O'Connor Anna, Thorne Carter, Kang Hyeon, Tin Diane, Pope Janet E
Schulich School of Medicine & Dentistry, University of Western Ontario, 268 Grosvenor St, London, ON, N6A 4V2, Canada.
Southlake Regional Health Centre, Newmarket, Canada.
BMC Musculoskelet Disord. 2016 Aug 24;17(1):364. doi: 10.1186/s12891-016-1213-6.
Methotrexate (MTX) is standard treatment for RA. Absorption is better in subcutaneous MTX (scMTX), which may impact speed of onset. In RA, earlier time to remission improves long-term results. Our objectives were to determine rapidity of response of subcutaneous methotrexate in early rheumatoid arthritis.
The change in several disease activity measures (including DAS28) from 0 to 6 weeks (early period) and 6 to 12 weeks (late period) was compared. The proportion achieving DAS28/CDAI/SDAI remission and/or low disease activity state was also compared.

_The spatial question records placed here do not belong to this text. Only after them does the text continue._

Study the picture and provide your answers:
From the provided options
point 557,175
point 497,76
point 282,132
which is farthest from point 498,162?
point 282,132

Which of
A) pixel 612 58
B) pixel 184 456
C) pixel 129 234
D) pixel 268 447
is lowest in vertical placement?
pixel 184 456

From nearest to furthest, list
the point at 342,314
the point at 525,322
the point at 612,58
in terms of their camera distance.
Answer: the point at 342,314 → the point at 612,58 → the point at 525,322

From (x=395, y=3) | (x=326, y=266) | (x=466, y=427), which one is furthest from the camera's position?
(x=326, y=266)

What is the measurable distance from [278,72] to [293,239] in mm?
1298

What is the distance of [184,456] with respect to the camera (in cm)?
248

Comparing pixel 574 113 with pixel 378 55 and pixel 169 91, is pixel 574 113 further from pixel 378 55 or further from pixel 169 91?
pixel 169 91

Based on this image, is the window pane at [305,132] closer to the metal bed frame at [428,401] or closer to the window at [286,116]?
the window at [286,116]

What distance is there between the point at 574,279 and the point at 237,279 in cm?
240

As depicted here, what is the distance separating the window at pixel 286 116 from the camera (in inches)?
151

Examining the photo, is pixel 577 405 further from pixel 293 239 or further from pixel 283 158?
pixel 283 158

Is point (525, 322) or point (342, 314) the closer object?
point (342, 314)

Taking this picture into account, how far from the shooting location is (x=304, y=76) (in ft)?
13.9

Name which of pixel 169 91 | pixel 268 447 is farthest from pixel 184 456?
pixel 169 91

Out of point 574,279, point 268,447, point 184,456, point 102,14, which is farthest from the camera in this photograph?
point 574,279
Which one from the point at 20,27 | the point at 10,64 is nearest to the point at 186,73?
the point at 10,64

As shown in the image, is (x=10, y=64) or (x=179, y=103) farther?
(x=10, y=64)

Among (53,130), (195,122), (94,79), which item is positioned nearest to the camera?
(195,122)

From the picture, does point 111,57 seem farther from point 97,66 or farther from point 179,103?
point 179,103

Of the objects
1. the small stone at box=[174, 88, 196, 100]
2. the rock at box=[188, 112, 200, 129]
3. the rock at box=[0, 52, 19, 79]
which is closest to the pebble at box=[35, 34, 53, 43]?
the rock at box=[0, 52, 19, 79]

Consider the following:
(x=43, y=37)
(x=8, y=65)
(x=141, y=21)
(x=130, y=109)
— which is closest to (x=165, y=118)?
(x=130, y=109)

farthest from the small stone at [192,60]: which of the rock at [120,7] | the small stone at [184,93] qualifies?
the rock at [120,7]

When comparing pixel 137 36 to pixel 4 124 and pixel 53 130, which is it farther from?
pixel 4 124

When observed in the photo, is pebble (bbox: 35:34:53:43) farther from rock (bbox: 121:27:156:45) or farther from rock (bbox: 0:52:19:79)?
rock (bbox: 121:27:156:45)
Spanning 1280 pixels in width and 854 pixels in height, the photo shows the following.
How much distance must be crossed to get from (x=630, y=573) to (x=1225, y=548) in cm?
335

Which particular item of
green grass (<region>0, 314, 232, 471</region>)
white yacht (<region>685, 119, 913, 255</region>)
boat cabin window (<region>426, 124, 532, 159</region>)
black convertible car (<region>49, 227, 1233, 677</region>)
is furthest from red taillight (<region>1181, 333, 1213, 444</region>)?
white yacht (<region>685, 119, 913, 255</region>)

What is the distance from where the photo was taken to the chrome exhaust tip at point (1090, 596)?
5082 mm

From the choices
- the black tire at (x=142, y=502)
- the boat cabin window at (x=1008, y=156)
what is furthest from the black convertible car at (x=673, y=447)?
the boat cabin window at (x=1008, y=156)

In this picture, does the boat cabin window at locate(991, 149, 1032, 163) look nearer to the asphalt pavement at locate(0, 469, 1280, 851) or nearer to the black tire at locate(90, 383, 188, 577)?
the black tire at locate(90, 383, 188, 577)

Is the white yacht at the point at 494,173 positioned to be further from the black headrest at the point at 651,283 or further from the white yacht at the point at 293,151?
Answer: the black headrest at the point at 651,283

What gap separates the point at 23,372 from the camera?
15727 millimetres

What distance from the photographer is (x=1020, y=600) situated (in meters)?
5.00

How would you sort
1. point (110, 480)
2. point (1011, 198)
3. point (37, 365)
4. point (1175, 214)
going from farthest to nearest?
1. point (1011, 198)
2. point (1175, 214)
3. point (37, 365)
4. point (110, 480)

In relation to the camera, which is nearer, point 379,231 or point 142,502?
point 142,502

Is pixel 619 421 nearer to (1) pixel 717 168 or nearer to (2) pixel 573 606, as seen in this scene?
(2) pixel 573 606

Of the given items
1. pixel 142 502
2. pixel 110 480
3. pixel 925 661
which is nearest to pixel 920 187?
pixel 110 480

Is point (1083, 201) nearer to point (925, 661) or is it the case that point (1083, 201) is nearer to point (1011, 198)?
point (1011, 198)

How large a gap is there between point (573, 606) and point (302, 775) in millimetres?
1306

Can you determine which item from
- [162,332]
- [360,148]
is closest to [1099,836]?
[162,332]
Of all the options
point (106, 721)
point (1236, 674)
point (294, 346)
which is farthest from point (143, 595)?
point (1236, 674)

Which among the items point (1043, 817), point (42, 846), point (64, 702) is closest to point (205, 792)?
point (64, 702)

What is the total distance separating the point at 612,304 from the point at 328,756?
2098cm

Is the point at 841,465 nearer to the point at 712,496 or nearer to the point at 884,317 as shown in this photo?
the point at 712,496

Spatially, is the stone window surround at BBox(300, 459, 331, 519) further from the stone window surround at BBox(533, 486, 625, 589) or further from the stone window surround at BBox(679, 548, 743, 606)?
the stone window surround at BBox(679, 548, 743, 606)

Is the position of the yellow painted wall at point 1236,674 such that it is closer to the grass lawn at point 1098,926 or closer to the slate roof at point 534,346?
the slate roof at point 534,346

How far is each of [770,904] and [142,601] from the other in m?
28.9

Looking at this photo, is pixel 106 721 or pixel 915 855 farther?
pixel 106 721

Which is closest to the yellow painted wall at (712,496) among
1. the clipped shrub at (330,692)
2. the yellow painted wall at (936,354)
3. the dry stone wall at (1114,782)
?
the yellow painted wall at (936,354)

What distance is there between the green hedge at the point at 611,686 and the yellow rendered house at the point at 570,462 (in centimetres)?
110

One hundred three patients were included from a single site between 2008 and 2014. All received MTX (98.0 % scMTX, 98 % 25 mg/week). There were no dropouts. There was a significantly greater early change in DAS28 (-1.9 vs. -0.2, p < 0.00); this effect was seen for several outcome measures. By 6 weeks, 59 % had achieved either DAS28 remission or low disease activity state, with 74 % achieving either state by 12 weeks. There were a larger proportion of patients achieving CDAI and DAS28 remission in the early versus late period (p < 0.0002 for both). There was significant improvement when using combination MTX and HCQ, however sample size was small (n = 9). The use of intra-articular steroids with MTX yielded the most disease measures that demonstrated early significant improvement.
Subcutaneous MTX is rapid, as the change in many disease activity scores was significantly greater between 0-6 weeks compared to 6-12 weeks. Combination MTX + HCQ gave added value, although generalizability is limited by combination cohort sample size. Intra-articular steroid injections may contribute to the early effect.
甲氨蝶呤(MTX)是类风湿关节炎(RA)的标准治疗药物。皮下注射甲氨蝶呤(scMTX)的吸收更好,这可能会影响起效速度。在类风湿关节炎中,更早达到缓解可改善长期预后。我们的目标是确定皮下注射甲氨蝶呤在早期类风湿关节炎中的反应速度。
比较了0至6周(早期)和6至12周(晚期)几种疾病活动指标(包括DAS28)的变化。还比较了达到DAS28/CDAI/SDAI缓解和/或低疾病活动状态的比例。
2008年至2014年期间,从单一研究点纳入了103例患者。所有患者均接受MTX治疗(98.0%为scMTX,98%为每周25mg)。无患者退出研究。DAS28的早期变化显著更大(-1.9对-0.2,p<0.00);几种结局指标均呈现此效应。到6周时,59%的患者达到DAS28缓解或低疾病活动状态,到12周时这一比例为74%。早期达到CDAI和DAS28缓解的患者比例高于晚期(两者p均<0.0002)。使用MTX与羟氯喹(HCQ)联合治疗有显著改善,不过样本量较小(n=9)。MTX与关节内注射类固醇联合使用时,多数疾病指标显示早期有显著改善。
皮下注射MTX起效迅速,因为与6至12周相比,0至6周期间许多疾病活动评分的变化显著更大。MTX+HCQ联合治疗有附加价值,尽管联合治疗组样本量限制了其普遍性。关节内注射类固醇可能有助于早期疗效。